Next, we need to explore and visualize the data to understand its structure and characteristics. We can use pandas to explore the data and seaborn to visualize it.

Missing Values

Before exploring the data, we need to check for missing values and handle them if necessary.

df.isnull().sum()
xtal_str 0 comp 0 dHf 0 Eg_exp 9 Eg_GW 0 Eg_DFTU 0 O2p_min_VBM 0 dEN 0 OVFE_calc 0 OVFE_reg_GW 0 OVFE_reg_DFTU 0 Ehull_MP 2 dtype: int64

The measured band gap (Eg_exp) and the energy above the convex hull (Ehull_MP) have nine and two missing values, respectively. We can drop these columns or impute the missing values with the mean, median, or mode of the column. Let’s drop the columns for now.

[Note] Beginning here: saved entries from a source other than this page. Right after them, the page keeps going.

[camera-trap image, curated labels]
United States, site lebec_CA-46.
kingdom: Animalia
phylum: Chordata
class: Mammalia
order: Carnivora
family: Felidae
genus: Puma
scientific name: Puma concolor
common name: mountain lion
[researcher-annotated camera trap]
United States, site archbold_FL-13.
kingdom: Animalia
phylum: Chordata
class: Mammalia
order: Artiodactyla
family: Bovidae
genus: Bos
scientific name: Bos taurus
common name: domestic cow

df.drop(['Eg_exp', 'Ehull_MP'], axis=1, inplace=True)
df.head()
Loading...
Data Exploration

Now, let’s explore the data to understand its structure and characteristics.

df.describe()
Loading...
sns.pairplot(df, kind='reg', diag_kind='kde')
plt.show()
<Figure size 2000x2000 with 72 Axes>
Step 4: Preprocess the Data

Before training the model, we need to preprocess the data. This involves splitting the data into input features and output labels, normalizing the input features, and splitting the data into training and testing sets.

X = df.drop(['xtal_str', 'comp', 'OVFE_calc', 'OVFE_reg_GW', 'OVFE_reg_DFTU'], axis=1)
y = df['OVFE_calc']

X_train, X_test, y_train, y_test = train_test_split(X, y, test_size=0.2, random_state=42)

scaler = StandardScaler()
X_train = scaler.fit_transform(X_train)
X_test = scaler.transform(X_test)
Step 5: Train a Model

Now that we have preprocessed the data, we can train a regression model. We will use the RidgeCV and Perceptron models from scikit-learn.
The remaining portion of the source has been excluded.